# Provided entries
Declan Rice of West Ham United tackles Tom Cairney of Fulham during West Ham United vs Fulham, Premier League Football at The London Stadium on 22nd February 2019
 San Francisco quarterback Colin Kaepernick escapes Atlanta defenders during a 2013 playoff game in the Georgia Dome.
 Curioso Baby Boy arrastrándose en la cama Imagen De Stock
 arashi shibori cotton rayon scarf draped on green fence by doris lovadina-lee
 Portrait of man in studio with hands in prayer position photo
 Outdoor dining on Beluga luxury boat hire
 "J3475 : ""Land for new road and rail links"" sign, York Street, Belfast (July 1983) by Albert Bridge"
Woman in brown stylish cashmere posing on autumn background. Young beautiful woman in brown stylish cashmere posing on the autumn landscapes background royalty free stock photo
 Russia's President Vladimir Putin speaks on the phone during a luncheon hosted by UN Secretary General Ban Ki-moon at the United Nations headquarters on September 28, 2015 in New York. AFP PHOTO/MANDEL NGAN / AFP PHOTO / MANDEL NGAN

# Task prompt
Write out the data exactly as it stands.

# Completed task
Declan Rice of West Ham United tackles Tom Cairney of Fulham during West Ham United vs Fulham, Premier League Football at The London Stadium on 22nd February 2019
 San Francisco quarterback Colin Kaepernick escapes Atlanta defenders during a 2013 playoff game in the Georgia Dome.
 Curioso Baby Boy arrastrándose en la cama Imagen De Stock
 arashi shibori cotton rayon scarf draped on green fence by doris lovadina-lee
 Portrait of man in studio with hands in prayer position photo
 Outdoor dining on Beluga luxury boat hire
 "J3475 : ""Land for new road and rail links"" sign, York Street, Belfast (July 1983) by Albert Bridge"
Woman in brown stylish cashmere posing on autumn background. Young beautiful woman in brown stylish cashmere posing on the autumn landscapes background royalty free stock photo
 Russia's President Vladimir Putin speaks on the phone during a luncheon hosted by UN Secretary General Ban Ki-moon at the United Nations headquarters on September 28, 2015 in New York. AFP PHOTO/MANDEL NGAN / AFP PHOTO / MANDEL NGAN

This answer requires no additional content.